■ Task details: Pick out every line in the rows below that contains the string "instances", and copy each of those lines. The match is case-sensitive.

■ Source data:
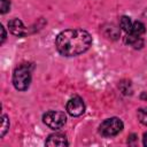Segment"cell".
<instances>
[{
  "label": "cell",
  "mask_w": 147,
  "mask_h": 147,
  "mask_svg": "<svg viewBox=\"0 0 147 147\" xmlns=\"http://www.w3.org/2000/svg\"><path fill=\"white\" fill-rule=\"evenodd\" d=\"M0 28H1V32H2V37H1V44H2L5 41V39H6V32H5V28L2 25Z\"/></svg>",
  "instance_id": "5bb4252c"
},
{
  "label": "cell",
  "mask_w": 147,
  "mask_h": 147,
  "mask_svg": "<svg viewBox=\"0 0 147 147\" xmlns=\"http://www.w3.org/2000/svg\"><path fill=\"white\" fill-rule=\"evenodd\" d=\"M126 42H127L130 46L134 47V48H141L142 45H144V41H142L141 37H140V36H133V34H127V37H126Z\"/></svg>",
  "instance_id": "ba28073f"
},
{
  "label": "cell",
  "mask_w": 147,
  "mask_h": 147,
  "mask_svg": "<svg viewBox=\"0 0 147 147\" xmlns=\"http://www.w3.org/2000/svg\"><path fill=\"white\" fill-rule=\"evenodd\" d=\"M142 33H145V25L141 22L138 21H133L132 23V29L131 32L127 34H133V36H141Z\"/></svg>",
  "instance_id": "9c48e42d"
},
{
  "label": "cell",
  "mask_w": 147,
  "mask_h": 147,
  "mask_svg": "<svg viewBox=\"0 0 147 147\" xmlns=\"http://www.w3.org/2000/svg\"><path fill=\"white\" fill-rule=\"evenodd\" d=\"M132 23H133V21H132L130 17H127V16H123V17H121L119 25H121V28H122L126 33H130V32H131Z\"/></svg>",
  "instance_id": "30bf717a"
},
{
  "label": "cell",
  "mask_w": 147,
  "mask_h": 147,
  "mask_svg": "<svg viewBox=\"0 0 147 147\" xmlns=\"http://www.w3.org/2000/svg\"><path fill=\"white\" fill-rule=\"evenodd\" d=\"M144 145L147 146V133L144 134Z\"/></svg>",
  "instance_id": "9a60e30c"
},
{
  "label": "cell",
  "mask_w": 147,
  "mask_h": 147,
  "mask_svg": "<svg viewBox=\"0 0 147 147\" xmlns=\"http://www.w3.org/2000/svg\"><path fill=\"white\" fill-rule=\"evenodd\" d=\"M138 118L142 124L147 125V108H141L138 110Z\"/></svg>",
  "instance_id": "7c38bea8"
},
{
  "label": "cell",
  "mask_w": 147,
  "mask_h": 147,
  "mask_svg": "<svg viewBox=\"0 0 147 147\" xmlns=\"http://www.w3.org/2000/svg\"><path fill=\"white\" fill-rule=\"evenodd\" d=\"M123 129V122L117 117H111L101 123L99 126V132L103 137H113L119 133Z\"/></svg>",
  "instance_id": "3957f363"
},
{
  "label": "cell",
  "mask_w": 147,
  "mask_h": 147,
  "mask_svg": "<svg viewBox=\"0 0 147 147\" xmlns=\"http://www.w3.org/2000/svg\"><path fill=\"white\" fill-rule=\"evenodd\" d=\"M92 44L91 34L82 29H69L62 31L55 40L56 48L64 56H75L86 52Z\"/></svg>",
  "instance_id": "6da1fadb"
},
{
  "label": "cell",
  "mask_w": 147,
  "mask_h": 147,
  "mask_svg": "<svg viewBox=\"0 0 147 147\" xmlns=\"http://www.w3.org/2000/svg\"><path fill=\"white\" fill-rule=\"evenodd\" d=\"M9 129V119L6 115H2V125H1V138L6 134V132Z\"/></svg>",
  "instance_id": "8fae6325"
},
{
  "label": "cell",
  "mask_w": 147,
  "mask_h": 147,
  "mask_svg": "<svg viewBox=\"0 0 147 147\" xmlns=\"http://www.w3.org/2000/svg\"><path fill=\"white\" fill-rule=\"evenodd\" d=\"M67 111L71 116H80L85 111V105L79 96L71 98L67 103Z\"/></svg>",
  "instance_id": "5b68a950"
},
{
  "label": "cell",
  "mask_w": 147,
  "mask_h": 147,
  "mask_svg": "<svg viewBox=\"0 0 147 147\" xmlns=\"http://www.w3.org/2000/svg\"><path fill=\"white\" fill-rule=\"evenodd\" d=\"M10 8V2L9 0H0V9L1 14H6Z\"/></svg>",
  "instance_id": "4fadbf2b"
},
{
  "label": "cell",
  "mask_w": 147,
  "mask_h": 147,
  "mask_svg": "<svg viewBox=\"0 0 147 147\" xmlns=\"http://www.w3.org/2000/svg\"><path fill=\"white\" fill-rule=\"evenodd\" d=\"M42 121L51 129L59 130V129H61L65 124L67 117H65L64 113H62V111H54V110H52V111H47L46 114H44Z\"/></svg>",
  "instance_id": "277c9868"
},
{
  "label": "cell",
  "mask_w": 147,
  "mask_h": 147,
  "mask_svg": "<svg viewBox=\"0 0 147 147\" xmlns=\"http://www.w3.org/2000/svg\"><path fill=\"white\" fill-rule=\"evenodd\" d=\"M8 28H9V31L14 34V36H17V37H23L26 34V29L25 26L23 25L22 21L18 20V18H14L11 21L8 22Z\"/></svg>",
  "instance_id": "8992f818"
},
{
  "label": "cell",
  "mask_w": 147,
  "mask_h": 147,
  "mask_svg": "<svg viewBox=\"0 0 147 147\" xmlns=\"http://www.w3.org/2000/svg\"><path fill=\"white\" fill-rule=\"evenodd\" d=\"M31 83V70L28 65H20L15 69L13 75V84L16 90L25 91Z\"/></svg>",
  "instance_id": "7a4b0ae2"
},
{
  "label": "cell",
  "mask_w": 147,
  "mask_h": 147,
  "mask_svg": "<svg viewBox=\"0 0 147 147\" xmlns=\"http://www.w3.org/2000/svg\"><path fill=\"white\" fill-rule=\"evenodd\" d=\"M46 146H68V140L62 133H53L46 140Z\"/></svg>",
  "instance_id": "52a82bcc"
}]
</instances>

--

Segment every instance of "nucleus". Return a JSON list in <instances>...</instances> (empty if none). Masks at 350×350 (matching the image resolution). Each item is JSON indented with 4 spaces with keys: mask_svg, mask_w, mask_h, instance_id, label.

■ Written response:
<instances>
</instances>
Segment every instance of "nucleus". Return a JSON list in <instances>...</instances> (empty if none). Masks at 350×350 (matching the image resolution). Each item is JSON indented with 4 spaces with keys: mask_svg, mask_w, mask_h, instance_id, label.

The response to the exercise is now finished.